▸ Exercise aim: Reproduce the records from the line holding "Given the choices" through the end of the records, both ends included. Leave the pictures out of your answer.

Spatial relationship records
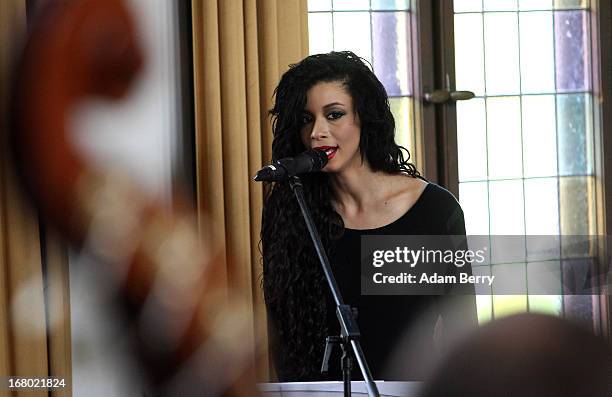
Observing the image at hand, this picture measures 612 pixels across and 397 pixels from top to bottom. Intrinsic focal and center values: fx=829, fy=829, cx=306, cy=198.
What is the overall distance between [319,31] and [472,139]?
1.69ft

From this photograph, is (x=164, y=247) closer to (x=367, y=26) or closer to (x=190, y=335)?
(x=190, y=335)

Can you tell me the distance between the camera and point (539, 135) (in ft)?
7.63

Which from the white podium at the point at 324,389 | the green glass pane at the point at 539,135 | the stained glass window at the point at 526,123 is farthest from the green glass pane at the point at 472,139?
the white podium at the point at 324,389

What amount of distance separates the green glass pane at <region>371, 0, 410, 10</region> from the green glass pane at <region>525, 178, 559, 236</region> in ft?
1.96

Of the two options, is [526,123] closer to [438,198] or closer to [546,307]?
[438,198]

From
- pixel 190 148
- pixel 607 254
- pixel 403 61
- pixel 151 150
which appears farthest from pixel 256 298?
pixel 151 150

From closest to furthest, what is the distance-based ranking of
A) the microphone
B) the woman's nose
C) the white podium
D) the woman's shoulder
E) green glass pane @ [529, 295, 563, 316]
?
green glass pane @ [529, 295, 563, 316] < the white podium < the microphone < the woman's nose < the woman's shoulder

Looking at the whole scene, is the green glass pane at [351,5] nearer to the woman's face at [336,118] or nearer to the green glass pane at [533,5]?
the green glass pane at [533,5]

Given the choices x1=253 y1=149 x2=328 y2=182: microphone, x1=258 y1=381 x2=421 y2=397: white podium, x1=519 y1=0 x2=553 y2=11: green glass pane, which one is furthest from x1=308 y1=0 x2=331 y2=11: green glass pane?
x1=258 y1=381 x2=421 y2=397: white podium

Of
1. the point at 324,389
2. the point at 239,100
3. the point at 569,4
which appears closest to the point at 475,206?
the point at 569,4

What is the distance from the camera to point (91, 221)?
0.16 metres

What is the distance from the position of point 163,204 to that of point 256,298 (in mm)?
1805

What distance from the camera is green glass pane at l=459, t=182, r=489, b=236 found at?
2291 mm

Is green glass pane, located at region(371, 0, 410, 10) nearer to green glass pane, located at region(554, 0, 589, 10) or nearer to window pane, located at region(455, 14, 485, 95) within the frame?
window pane, located at region(455, 14, 485, 95)
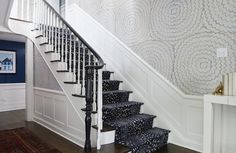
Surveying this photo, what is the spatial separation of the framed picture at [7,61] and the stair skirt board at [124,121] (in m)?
2.99

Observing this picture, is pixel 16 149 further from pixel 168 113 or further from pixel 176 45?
pixel 176 45

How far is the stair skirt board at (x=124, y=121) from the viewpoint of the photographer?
262cm

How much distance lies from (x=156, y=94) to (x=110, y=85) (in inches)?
34.0

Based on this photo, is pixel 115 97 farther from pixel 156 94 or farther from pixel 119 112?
pixel 156 94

▸ Written response:
Given the choices x1=253 y1=149 x2=328 y2=182: microphone, x1=258 y1=381 x2=421 y2=397: white podium, x1=519 y1=0 x2=553 y2=11: green glass pane, which one is furthest from x1=308 y1=0 x2=331 y2=11: green glass pane?
x1=258 y1=381 x2=421 y2=397: white podium

Of
1. the point at 324,389
2. the point at 239,100
3. the point at 569,4
which appears closest to the point at 475,206?
the point at 569,4

What is the distance from the camera to point (91, 221)?
0.16 metres

What is the distance from the position of point 163,204 to that of point 256,298 (in mm)?
1805

What distance from the camera is green glass pane at l=459, t=182, r=489, b=236 found at?
2291 mm

Is green glass pane, located at region(371, 0, 410, 10) nearer to green glass pane, located at region(554, 0, 589, 10) or nearer to window pane, located at region(455, 14, 485, 95) within the frame?
window pane, located at region(455, 14, 485, 95)
Surveying this photo, what is the spatial separation of the framed picture at [7,61] and the stair skirt board at [124,121] (in m)?
2.99

Observing this picture, is pixel 16 149 further from pixel 168 113 or further from pixel 176 45?
pixel 176 45

How far is the stair skirt board at (x=124, y=121) from the viewpoint of the photographer?
262cm

How much distance lies from (x=156, y=94) to (x=110, y=85) (in inches)?
34.0

Based on this photo, is pixel 115 97 farther from pixel 156 94 or farther from pixel 119 112?
pixel 156 94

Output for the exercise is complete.